An aberdeenshire couple took their children to the poorest country in the world to let them see how the other half really does live.

Mother-of-four Valerie Carr and her husband Charles sold their house last year and took their three youngest sons to Burundi in Central East Africa, a country where thousands of children have been orphaned during years of conflict.

While the boys are at school, their parents are running a project to build six orphanages. And back home at Crombie Primary, on the outskirts of Aberdeen, where the boys were pupils, everyone has been fundraising and learning about life in Burundi from the boys’ blogs.

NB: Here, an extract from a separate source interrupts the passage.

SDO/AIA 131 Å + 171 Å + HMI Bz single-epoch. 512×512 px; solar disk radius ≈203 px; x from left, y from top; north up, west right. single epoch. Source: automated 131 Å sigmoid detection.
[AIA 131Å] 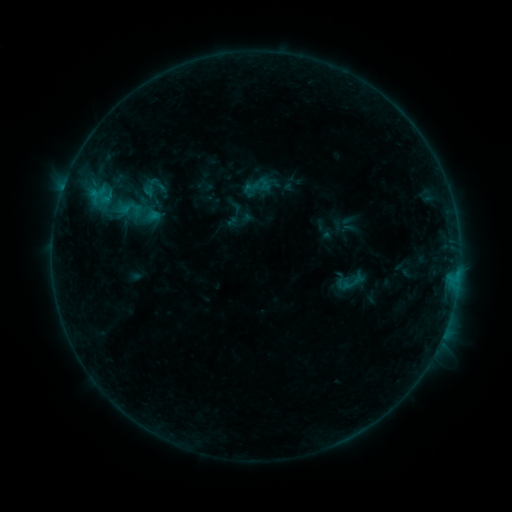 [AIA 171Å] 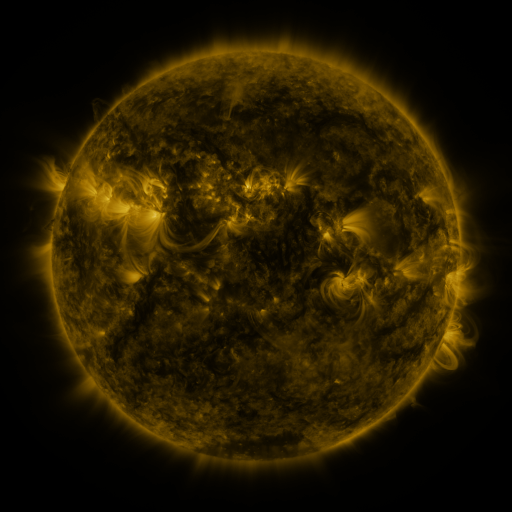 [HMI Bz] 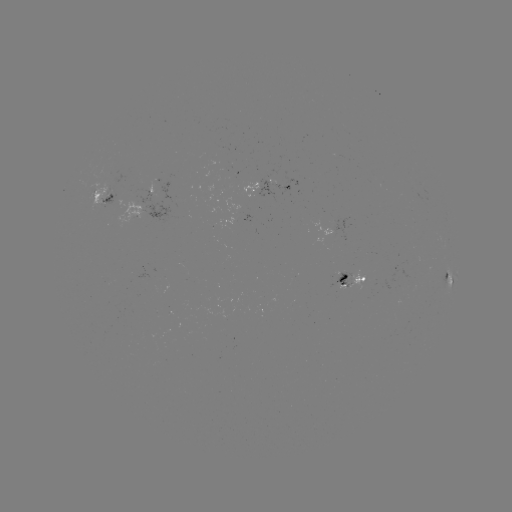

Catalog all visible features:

“We felt almost guilty about how much we had, compared to how little so many people in the world have and we wanted our children to have a true perspective on how 70 per cent of the world lives,” explains Valerie. She is a member of a Bible study group and her reading prompted the family’s journey.

“It wasn’t any great act of sainthood, it was just trying to get a real perspective on the world situation and you can’t get that sometimes when you’re living in an affluent community,” says Valerie, at the new family home in Bujumbura on the shores of Lake Tanganyika.

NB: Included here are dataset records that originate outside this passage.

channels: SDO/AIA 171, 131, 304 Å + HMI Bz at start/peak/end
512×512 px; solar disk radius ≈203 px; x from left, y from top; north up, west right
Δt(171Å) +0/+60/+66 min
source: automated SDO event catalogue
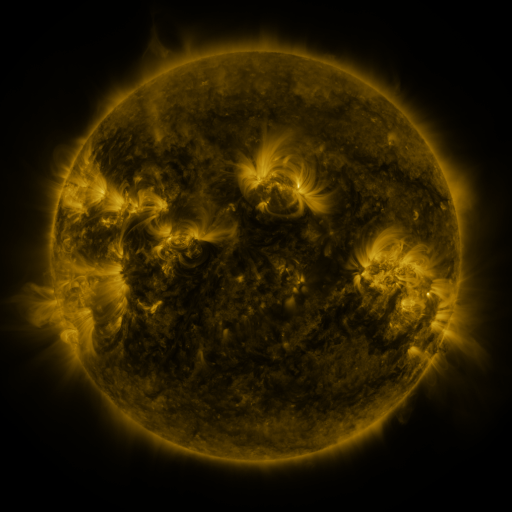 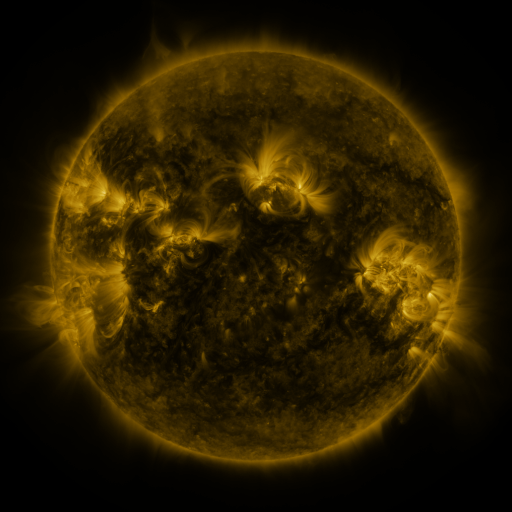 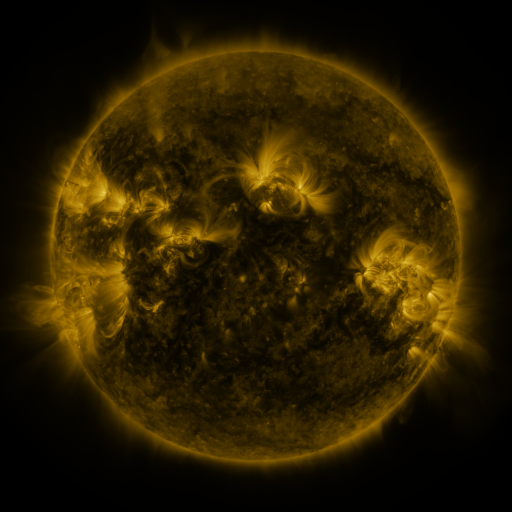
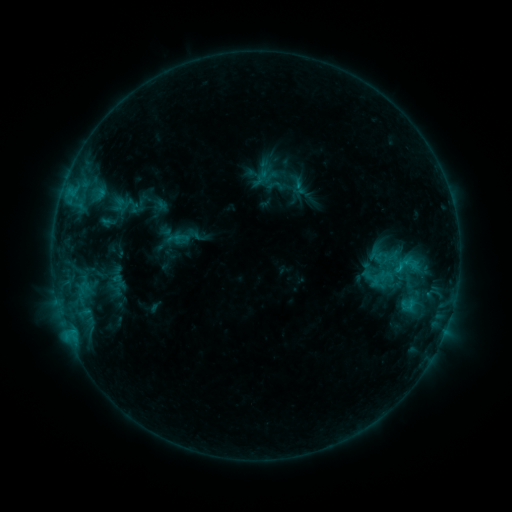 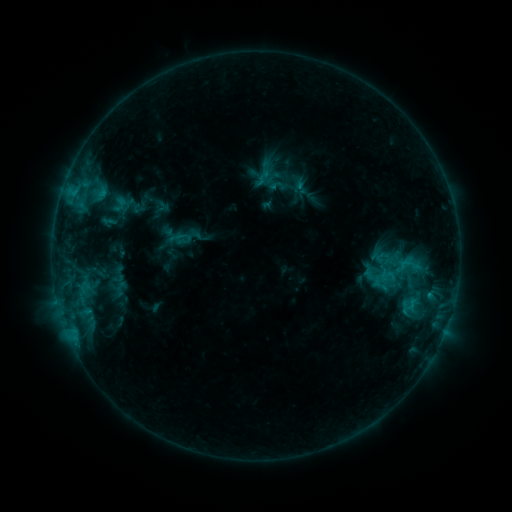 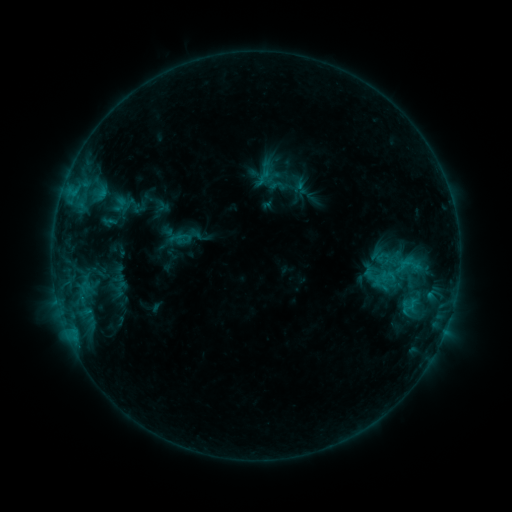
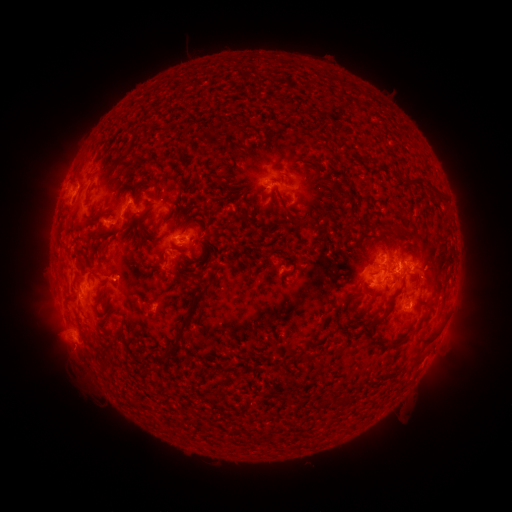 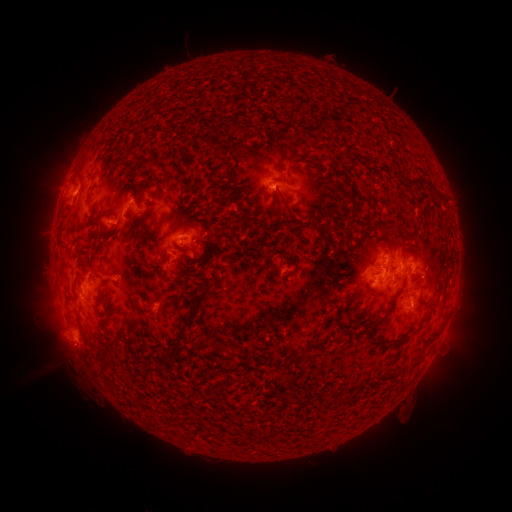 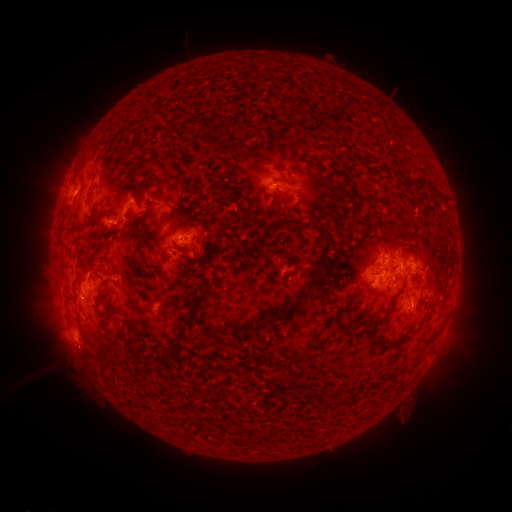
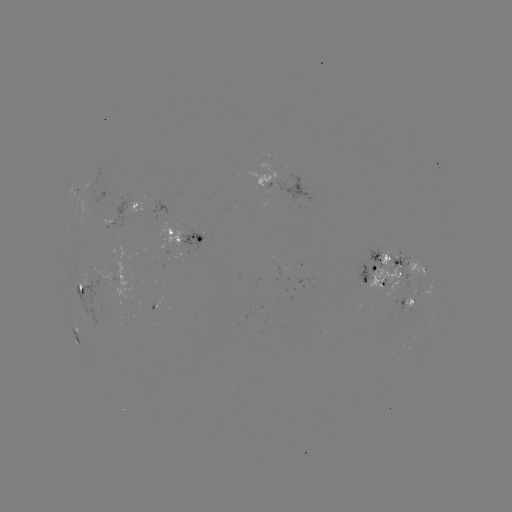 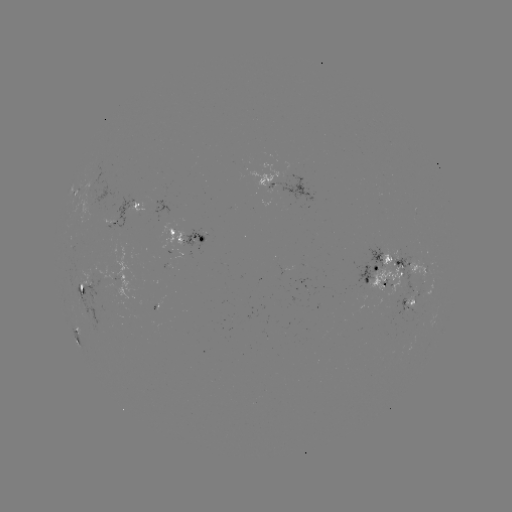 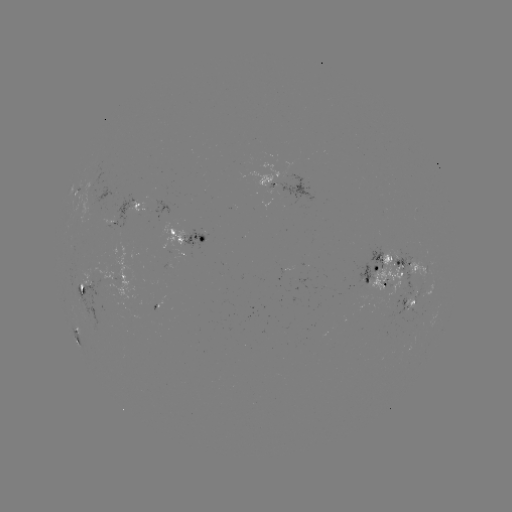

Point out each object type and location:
emerging-flux region: (411, 296)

The couple work on behalf of Dundee-based charity Mission International and are funding their year-long stay with some of the proceeds of their house sale. Valerie is an interior designer and her husband Charles a builder, so their practical professional skills made them ideal candidates to project-manage the venture.

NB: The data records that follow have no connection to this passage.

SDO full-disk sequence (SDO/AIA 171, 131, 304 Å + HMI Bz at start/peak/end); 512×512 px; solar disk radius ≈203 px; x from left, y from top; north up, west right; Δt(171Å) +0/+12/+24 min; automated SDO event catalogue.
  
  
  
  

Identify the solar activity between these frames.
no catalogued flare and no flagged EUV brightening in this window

Their sons John, 9, Matthew, 12, and Samuel, 14, attend an English speaking school and have settled well into their new environment. Their older brother Joshua, 19, had already begun an apprenticeship and stayed in Scotland to continue his training.

Valerie says the six houses the couple have designed at the Hope Centre, near the Congo border, will provide new homes for more than 40 orphans. “Where they live now, if you visited any dog kennel in the UK it would be much better quality - it’s just concrete bunkers with mats on the floor,” she says.

The Foreign and Commonwealth Office currently advises against all but essential travel to Burundi, despite an official ceasefire agreement reached last summer. But Valerie and her husband visited Burundi and thought long and hard before reaching their decision to return with the boys. “We were pleasantly surprised that, on the ground, we didn’t feel threatened in any way,” she says.

Children in Burundi sit regular exams and are diligent about daily homework. Her older son was at the top of his class in some subjects back home at Westhill Academy, but not here. “Education is the way out here for everybody. They know there’s only one way they’re going to get a better life - a better job,” says Valerie, who helps out in the boys’ school two days a week.

Back at Crombie Primary, progress at the Hope Centre is documented on special bulletin boards with photographs of smiling orphans and their moving stories.

Headteacher Kate Hopkins says the family’s experience has brought valulable educational and cultural benefits to the school in areas such as global citizenship. A range of enterprising fundraising at the school has contributed more than Pounds 1,000 to equip the orphanages and thousands more has come from the family’s church in Westhill.

When the Carrs were home at Christmas, they went straight to the school from the airport to share their experiences: “I’m amazed by their commitment - selling the house, going to Africa, taking their children with them, having them educated in Burundi,” says Mrs Hopkins. “The standard of education the boys is getting is terrific, I am really impressed by it. They get a lot of homework, which they were complaining about.

“Other than directly curricular education, they’re learning the value of money, of work and of taking skills over there. They are learning all the culture and traditions of that country - what could be better? And they’re building buildings, they’re making a difference - wouldn’t that be a lovely feeling - that you have made a difference?”